### What the exercise asks
Copy each entry as it stands, leaving nothing out.

### Information shown
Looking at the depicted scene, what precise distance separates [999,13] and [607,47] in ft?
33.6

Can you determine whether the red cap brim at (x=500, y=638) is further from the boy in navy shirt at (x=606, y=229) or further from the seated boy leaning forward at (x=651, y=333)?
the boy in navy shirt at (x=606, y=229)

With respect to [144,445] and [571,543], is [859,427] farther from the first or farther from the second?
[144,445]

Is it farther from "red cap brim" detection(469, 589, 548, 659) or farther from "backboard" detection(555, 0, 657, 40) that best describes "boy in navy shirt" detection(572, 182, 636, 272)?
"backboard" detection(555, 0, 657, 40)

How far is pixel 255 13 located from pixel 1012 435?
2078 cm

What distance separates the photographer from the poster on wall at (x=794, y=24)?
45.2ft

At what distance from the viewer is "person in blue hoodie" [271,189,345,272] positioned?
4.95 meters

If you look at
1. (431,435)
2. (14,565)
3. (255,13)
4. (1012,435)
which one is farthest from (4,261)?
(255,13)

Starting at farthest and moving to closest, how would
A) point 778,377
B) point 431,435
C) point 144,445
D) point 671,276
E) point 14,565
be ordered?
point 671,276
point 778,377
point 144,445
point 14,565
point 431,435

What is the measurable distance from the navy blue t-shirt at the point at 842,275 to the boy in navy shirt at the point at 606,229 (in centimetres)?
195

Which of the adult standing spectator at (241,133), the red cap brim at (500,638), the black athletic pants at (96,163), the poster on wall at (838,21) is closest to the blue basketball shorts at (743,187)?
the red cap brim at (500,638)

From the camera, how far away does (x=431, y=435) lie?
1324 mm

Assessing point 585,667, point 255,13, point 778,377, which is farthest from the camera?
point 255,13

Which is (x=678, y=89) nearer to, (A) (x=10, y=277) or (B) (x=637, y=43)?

### Result for this task
Looking at the depicted scene, what precise distance separates [999,13] and [607,47] in ft?
33.6

Can you determine whether the red cap brim at (x=500, y=638) is further from the boy in navy shirt at (x=606, y=229) or further from the seated boy leaning forward at (x=651, y=333)?
the boy in navy shirt at (x=606, y=229)

With respect to [144,445] and [571,543], is [859,427] farther from the first or farther from the second?
[144,445]

Is it farther from "red cap brim" detection(469, 589, 548, 659) or farther from "backboard" detection(555, 0, 657, 40) that best describes "boy in navy shirt" detection(572, 182, 636, 272)?
"backboard" detection(555, 0, 657, 40)

How far is pixel 255 13 located from pixel 1012 435?
2078 cm

What distance separates the photographer from the poster on wall at (x=794, y=24)?
45.2ft

At what distance from the viewer is "person in blue hoodie" [271,189,345,272] positioned?
4.95 meters

If you look at
1. (431,435)
2. (14,565)
3. (255,13)
4. (1012,435)
which one is farthest from (4,261)?
(255,13)

Starting at farthest and moving to closest, how would
A) point 778,377
B) point 431,435
C) point 144,445
D) point 671,276
E) point 14,565
be ordered?
point 671,276
point 778,377
point 144,445
point 14,565
point 431,435

What is the measurable distance from the navy blue t-shirt at the point at 842,275 to the boy in navy shirt at the point at 606,229 (in centimetres)?
195

Which of the adult standing spectator at (241,133), the red cap brim at (500,638), the black athletic pants at (96,163), the poster on wall at (838,21) is closest to the blue basketball shorts at (743,187)?
the red cap brim at (500,638)

From the camera, how far away does (x=431, y=435) lie?
1324 mm

Assessing point 585,667, point 255,13, point 778,377, which is farthest from the camera?
point 255,13

Which is (x=678, y=89) nearer to, (A) (x=10, y=277) or (B) (x=637, y=43)?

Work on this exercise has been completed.